## YOUR INSTRUCTIONS
Exactly as written, please set down all of the entries again, with no pictures.

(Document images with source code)
————————

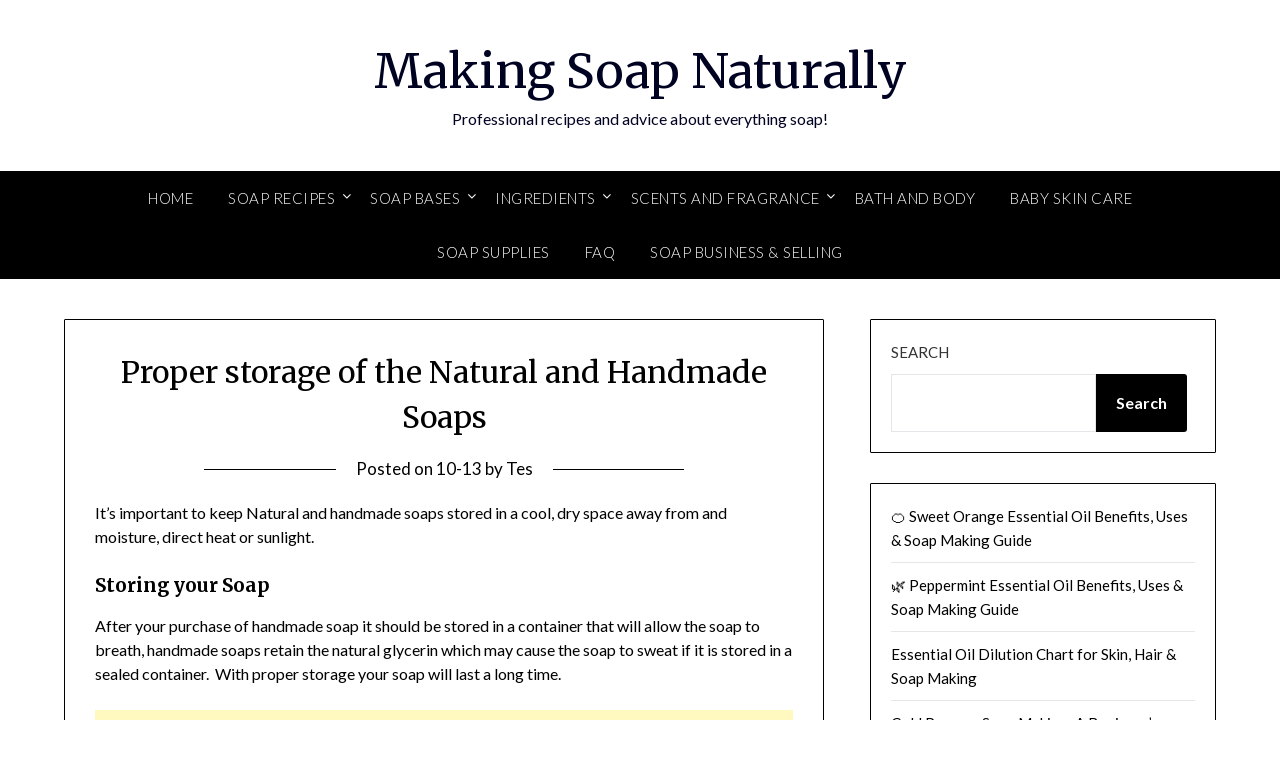

--- FILE ---
content_type: text/html; charset=utf-8
request_url: https://www.google.com/recaptcha/api2/aframe
body_size: 268
content:
<!DOCTYPE HTML><html><head><meta http-equiv="content-type" content="text/html; charset=UTF-8"></head><body><script nonce="YRpcAIxwCqGXnD0t04XHlg">/** Anti-fraud and anti-abuse applications only. See google.com/recaptcha */ try{var clients={'sodar':'https://pagead2.googlesyndication.com/pagead/sodar?'};window.addEventListener("message",function(a){try{if(a.source===window.parent){var b=JSON.parse(a.data);var c=clients[b['id']];if(c){var d=document.createElement('img');d.src=c+b['params']+'&rc='+(localStorage.getItem("rc::a")?sessionStorage.getItem("rc::b"):"");window.document.body.appendChild(d);sessionStorage.setItem("rc::e",parseInt(sessionStorage.getItem("rc::e")||0)+1);localStorage.setItem("rc::h",'1769255241824');}}}catch(b){}});window.parent.postMessage("_grecaptcha_ready", "*");}catch(b){}</script></body></html>

--- FILE ---
content_type: application/javascript; charset=utf-8
request_url: https://fundingchoicesmessages.google.com/f/AGSKWxWoPmofXA_X_WLubtLSpZnI0TpWxpmG02JTaR-7OlRQoO3kRmI1Gk9FQJeczSHb5NXEUj1CjRWTQONreI2AU7uOw-0wpUas27LG3knN4aqv-Q8CNvXzNnXEFUzEe5ym8U1_oyjrqWYMxR_fVTtLUGOqk2d-ICTrYv9xeH5WqiLNeZ1FSbs4ycjAVUbL/_/ads/post-/adsservice./ima/ads_-ads.swf/ad_vertical.
body_size: -1289
content:
window['1c3d3efc-92f3-4ec9-afc5-4083bf99766d'] = true;

--- FILE ---
content_type: application/javascript; charset=utf-8
request_url: https://fundingchoicesmessages.google.com/f/AGSKWxVHpx8QgIJkJcq5SgzAz-ZSvQzbPKKFvSNX6wFm_SZcBmj715FFGnP7rbEM7ufRPojQtLvcnYfA_jM8B2qXsirxervIcmbexBAv27cjXR2Y53tp4sIeqq-GTRA6FB6E0QNZOzi1sA==?fccs=W251bGwsbnVsbCxudWxsLG51bGwsbnVsbCxudWxsLFsxNzY5MjU1MjQyLDEyMjAwMDAwMF0sbnVsbCxudWxsLG51bGwsW251bGwsWzcsNl0sbnVsbCxudWxsLG51bGwsbnVsbCxudWxsLG51bGwsbnVsbCxudWxsLG51bGwsMV0sImh0dHBzOi8vbWFraW5nc29hcG5hdHVyYWxseS5jb20vcHJvcGVyLXN0b3JhZ2Utb2YtdGhlLW5hdHVyYWwtYW5kLWhhbmRtYWRlLXNvYXBzIixudWxsLFtbOCwiazYxUEJqbWs2TzAiXSxbOSwiZW4tVVMiXSxbMTYsIlsxLDEsMV0iXSxbMTksIjIiXSxbMTcsIlswXSJdLFsyNCwiIl0sWzI5LCJmYWxzZSJdXV0
body_size: 124
content:
if (typeof __googlefc.fcKernelManager.run === 'function') {"use strict";this.default_ContributorServingResponseClientJs=this.default_ContributorServingResponseClientJs||{};(function(_){var window=this;
try{
var qp=function(a){this.A=_.t(a)};_.u(qp,_.J);var rp=function(a){this.A=_.t(a)};_.u(rp,_.J);rp.prototype.getWhitelistStatus=function(){return _.F(this,2)};var sp=function(a){this.A=_.t(a)};_.u(sp,_.J);var tp=_.ed(sp),up=function(a,b,c){this.B=a;this.j=_.A(b,qp,1);this.l=_.A(b,_.Pk,3);this.F=_.A(b,rp,4);a=this.B.location.hostname;this.D=_.Fg(this.j,2)&&_.O(this.j,2)!==""?_.O(this.j,2):a;a=new _.Qg(_.Qk(this.l));this.C=new _.dh(_.q.document,this.D,a);this.console=null;this.o=new _.mp(this.B,c,a)};
up.prototype.run=function(){if(_.O(this.j,3)){var a=this.C,b=_.O(this.j,3),c=_.fh(a),d=new _.Wg;b=_.hg(d,1,b);c=_.C(c,1,b);_.jh(a,c)}else _.gh(this.C,"FCNEC");_.op(this.o,_.A(this.l,_.De,1),this.l.getDefaultConsentRevocationText(),this.l.getDefaultConsentRevocationCloseText(),this.l.getDefaultConsentRevocationAttestationText(),this.D);_.pp(this.o,_.F(this.F,1),this.F.getWhitelistStatus());var e;a=(e=this.B.googlefc)==null?void 0:e.__executeManualDeployment;a!==void 0&&typeof a==="function"&&_.To(this.o.G,
"manualDeploymentApi")};var vp=function(){};vp.prototype.run=function(a,b,c){var d;return _.v(function(e){d=tp(b);(new up(a,d,c)).run();return e.return({})})};_.Tk(7,new vp);
}catch(e){_._DumpException(e)}
}).call(this,this.default_ContributorServingResponseClientJs);
// Google Inc.

//# sourceURL=/_/mss/boq-content-ads-contributor/_/js/k=boq-content-ads-contributor.ContributorServingResponseClientJs.en_US.k61PBjmk6O0.es5.O/d=1/exm=ad_blocking_detection_executable,kernel_loader,loader_js_executable/ed=1/rs=AJlcJMztj-kAdg6DB63MlSG3pP52LjSptg/m=cookie_refresh_executable
__googlefc.fcKernelManager.run('\x5b\x5b\x5b7,\x22\x5b\x5bnull,\\\x22makingsoapnaturally.com\\\x22,\\\x22AKsRol_nMDvHdiAScBtGOm7nD_T-zR4AYHRUan1hqsMWxqs8zHNcQDfdBdgXxtnN5BB5ocmJWn72IfvPlXn-qAXFUlfTKEK4319Rc1dIWscmNpom-rWvPvsqso4_Hjmz-ucXwbISdG2j6vvieCLxHCVutDubfIpV1Q\\\\u003d\\\\u003d\\\x22\x5d,null,\x5b\x5bnull,null,null,\\\x22https:\/\/fundingchoicesmessages.google.com\/f\/AGSKWxVjxD7Y_qNmq-uuSYQGi-zBjzjM6ahBDQ9YywU1WFGg6gCf0kpJ8GOJIm2gZg1Gwdks6L-WYMbDj7mF1k9K1GC9FPKOHGjw_Y_tuAfE_iMX-1s3er__sTr8GnSJTg7fAv-Cnw14vA\\\\u003d\\\\u003d\\\x22\x5d,null,null,\x5bnull,null,null,\\\x22https:\/\/fundingchoicesmessages.google.com\/el\/AGSKWxU4aB5aQgdqHEnfx0ZiIptubSuzKWX4cd3DczT4Ch93G4yVojsd4EdkrCqa1EqJ6aTb5Jq4GyHy23MMdnZB6fp44HLpiJKPej1Ax4fApmQDdAwOdbF5h8WZsdHxJiBgJok5GudX4A\\\\u003d\\\\u003d\\\x22\x5d,null,\x5bnull,\x5b7,6\x5d,null,null,null,null,null,null,null,null,null,1\x5d\x5d,\x5b3,1\x5d\x5d\x22\x5d\x5d,\x5bnull,null,null,\x22https:\/\/fundingchoicesmessages.google.com\/f\/AGSKWxX11B3MPMY5LKpRAQ5BvRnNLoceNX6IErLC0qQ7-R9d70kxj4l_jRcDzxCr98SUdHgQGFbxMFzIjduxzU_9tuTI5fZ2nxKfhi8OfUeMaAss8KLGm7ZnjI1uJjBxATMBh-9jwiDDGQ\\u003d\\u003d\x22\x5d\x5d');}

————————

## EXPECTED ANSWER
--- FILE ---
content_type: text/html; charset=utf-8
request_url: https://www.google.com/recaptcha/api2/aframe
body_size: 268
content:
<!DOCTYPE HTML><html><head><meta http-equiv="content-type" content="text/html; charset=UTF-8"></head><body><script nonce="YRpcAIxwCqGXnD0t04XHlg">/** Anti-fraud and anti-abuse applications only. See google.com/recaptcha */ try{var clients={'sodar':'https://pagead2.googlesyndication.com/pagead/sodar?'};window.addEventListener("message",function(a){try{if(a.source===window.parent){var b=JSON.parse(a.data);var c=clients[b['id']];if(c){var d=document.createElement('img');d.src=c+b['params']+'&rc='+(localStorage.getItem("rc::a")?sessionStorage.getItem("rc::b"):"");window.document.body.appendChild(d);sessionStorage.setItem("rc::e",parseInt(sessionStorage.getItem("rc::e")||0)+1);localStorage.setItem("rc::h",'1769255241824');}}}catch(b){}});window.parent.postMessage("_grecaptcha_ready", "*");}catch(b){}</script></body></html>

--- FILE ---
content_type: application/javascript; charset=utf-8
request_url: https://fundingchoicesmessages.google.com/f/AGSKWxWoPmofXA_X_WLubtLSpZnI0TpWxpmG02JTaR-7OlRQoO3kRmI1Gk9FQJeczSHb5NXEUj1CjRWTQONreI2AU7uOw-0wpUas27LG3knN4aqv-Q8CNvXzNnXEFUzEe5ym8U1_oyjrqWYMxR_fVTtLUGOqk2d-ICTrYv9xeH5WqiLNeZ1FSbs4ycjAVUbL/_/ads/post-/adsservice./ima/ads_-ads.swf/ad_vertical.
body_size: -1289
content:
window['1c3d3efc-92f3-4ec9-afc5-4083bf99766d'] = true;

--- FILE ---
content_type: application/javascript; charset=utf-8
request_url: https://fundingchoicesmessages.google.com/f/AGSKWxVHpx8QgIJkJcq5SgzAz-ZSvQzbPKKFvSNX6wFm_SZcBmj715FFGnP7rbEM7ufRPojQtLvcnYfA_jM8B2qXsirxervIcmbexBAv27cjXR2Y53tp4sIeqq-GTRA6FB6E0QNZOzi1sA==?fccs=W251bGwsbnVsbCxudWxsLG51bGwsbnVsbCxudWxsLFsxNzY5MjU1MjQyLDEyMjAwMDAwMF0sbnVsbCxudWxsLG51bGwsW251bGwsWzcsNl0sbnVsbCxudWxsLG51bGwsbnVsbCxudWxsLG51bGwsbnVsbCxudWxsLG51bGwsMV0sImh0dHBzOi8vbWFraW5nc29hcG5hdHVyYWxseS5jb20vcHJvcGVyLXN0b3JhZ2Utb2YtdGhlLW5hdHVyYWwtYW5kLWhhbmRtYWRlLXNvYXBzIixudWxsLFtbOCwiazYxUEJqbWs2TzAiXSxbOSwiZW4tVVMiXSxbMTYsIlsxLDEsMV0iXSxbMTksIjIiXSxbMTcsIlswXSJdLFsyNCwiIl0sWzI5LCJmYWxzZSJdXV0
body_size: 124
content:
if (typeof __googlefc.fcKernelManager.run === 'function') {"use strict";this.default_ContributorServingResponseClientJs=this.default_ContributorServingResponseClientJs||{};(function(_){var window=this;
try{
var qp=function(a){this.A=_.t(a)};_.u(qp,_.J);var rp=function(a){this.A=_.t(a)};_.u(rp,_.J);rp.prototype.getWhitelistStatus=function(){return _.F(this,2)};var sp=function(a){this.A=_.t(a)};_.u(sp,_.J);var tp=_.ed(sp),up=function(a,b,c){this.B=a;this.j=_.A(b,qp,1);this.l=_.A(b,_.Pk,3);this.F=_.A(b,rp,4);a=this.B.location.hostname;this.D=_.Fg(this.j,2)&&_.O(this.j,2)!==""?_.O(this.j,2):a;a=new _.Qg(_.Qk(this.l));this.C=new _.dh(_.q.document,this.D,a);this.console=null;this.o=new _.mp(this.B,c,a)};
up.prototype.run=function(){if(_.O(this.j,3)){var a=this.C,b=_.O(this.j,3),c=_.fh(a),d=new _.Wg;b=_.hg(d,1,b);c=_.C(c,1,b);_.jh(a,c)}else _.gh(this.C,"FCNEC");_.op(this.o,_.A(this.l,_.De,1),this.l.getDefaultConsentRevocationText(),this.l.getDefaultConsentRevocationCloseText(),this.l.getDefaultConsentRevocationAttestationText(),this.D);_.pp(this.o,_.F(this.F,1),this.F.getWhitelistStatus());var e;a=(e=this.B.googlefc)==null?void 0:e.__executeManualDeployment;a!==void 0&&typeof a==="function"&&_.To(this.o.G,
"manualDeploymentApi")};var vp=function(){};vp.prototype.run=function(a,b,c){var d;return _.v(function(e){d=tp(b);(new up(a,d,c)).run();return e.return({})})};_.Tk(7,new vp);
}catch(e){_._DumpException(e)}
}).call(this,this.default_ContributorServingResponseClientJs);
// Google Inc.

//# sourceURL=/_/mss/boq-content-ads-contributor/_/js/k=boq-content-ads-contributor.ContributorServingResponseClientJs.en_US.k61PBjmk6O0.es5.O/d=1/exm=ad_blocking_detection_executable,kernel_loader,loader_js_executable/ed=1/rs=AJlcJMztj-kAdg6DB63MlSG3pP52LjSptg/m=cookie_refresh_executable
__googlefc.fcKernelManager.run('\x5b\x5b\x5b7,\x22\x5b\x5bnull,\\\x22makingsoapnaturally.com\\\x22,\\\x22AKsRol_nMDvHdiAScBtGOm7nD_T-zR4AYHRUan1hqsMWxqs8zHNcQDfdBdgXxtnN5BB5ocmJWn72IfvPlXn-qAXFUlfTKEK4319Rc1dIWscmNpom-rWvPvsqso4_Hjmz-ucXwbISdG2j6vvieCLxHCVutDubfIpV1Q\\\\u003d\\\\u003d\\\x22\x5d,null,\x5b\x5bnull,null,null,\\\x22https:\/\/fundingchoicesmessages.google.com\/f\/AGSKWxVjxD7Y_qNmq-uuSYQGi-zBjzjM6ahBDQ9YywU1WFGg6gCf0kpJ8GOJIm2gZg1Gwdks6L-WYMbDj7mF1k9K1GC9FPKOHGjw_Y_tuAfE_iMX-1s3er__sTr8GnSJTg7fAv-Cnw14vA\\\\u003d\\\\u003d\\\x22\x5d,null,null,\x5bnull,null,null,\\\x22https:\/\/fundingchoicesmessages.google.com\/el\/AGSKWxU4aB5aQgdqHEnfx0ZiIptubSuzKWX4cd3DczT4Ch93G4yVojsd4EdkrCqa1EqJ6aTb5Jq4GyHy23MMdnZB6fp44HLpiJKPej1Ax4fApmQDdAwOdbF5h8WZsdHxJiBgJok5GudX4A\\\\u003d\\\\u003d\\\x22\x5d,null,\x5bnull,\x5b7,6\x5d,null,null,null,null,null,null,null,null,null,1\x5d\x5d,\x5b3,1\x5d\x5d\x22\x5d\x5d,\x5bnull,null,null,\x22https:\/\/fundingchoicesmessages.google.com\/f\/AGSKWxX11B3MPMY5LKpRAQ5BvRnNLoceNX6IErLC0qQ7-R9d70kxj4l_jRcDzxCr98SUdHgQGFbxMFzIjduxzU_9tuTI5fZ2nxKfhi8OfUeMaAss8KLGm7ZnjI1uJjBxATMBh-9jwiDDGQ\\u003d\\u003d\x22\x5d\x5d');}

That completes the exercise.